Companies' Sensitive Data Increasingly Targeted by Malware
CREDIT: Kheng Ho Toh | Dreamstime.com
The use of hostile programming and software designed to steal data reached all-time highs in 2011, new research shows.
The latest Phishing Activity Trends Report from the Anti-Phishing Working Group shows data-stealing malware and generic Trojans increased from 36 percent of all malware detected in January 2011, to its highest-ever level of 45 percent in April.

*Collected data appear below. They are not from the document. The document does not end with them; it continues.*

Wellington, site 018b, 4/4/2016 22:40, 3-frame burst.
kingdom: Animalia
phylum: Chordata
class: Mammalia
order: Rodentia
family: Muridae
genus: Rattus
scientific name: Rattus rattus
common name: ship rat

According to the study, the 10 most-prevalent families of fake anti-virus software are responsible for nearly 70 percent of the infections
"The first half of 2011 saw an increase in not only the amount of malicious samples received but more importantly, malware files going after confidential information such as credit card data, social security numbers and credentials to financial websites," said Patrik Runald, senior manager of security research for Websense and a contributing analyst to the study. "With cybercrime being an industry generating hundreds of millions of dollars for the bad guys, it's clear that this is a trend we will see for a long time."
While malware and Trojan use is on the rise, spam-based phishing attacks are on a downward trend.
In the first six months of 2011, the number of unique phishing reports peaked at 26,402, down 35 percent from the all-time high in 2009. In addition, the number of unique phishing websites detected was down more than 32 percent from August 2009's record high.
The number of phished brands also was down 5 percent from the all-time high reached in October 2009.
The Anti-Phishing Working Group is a global industry, law-enforcement and government coalition focused on unifying the global response to electronic crime. Its biannualPhishing Activity Trends Reportanalyzes phishing attacks reported by its member companies, its global research partners, and through online submissions. The report also measures the evolution, proliferation and propagation of crimeware, drawing from the research of its member companies.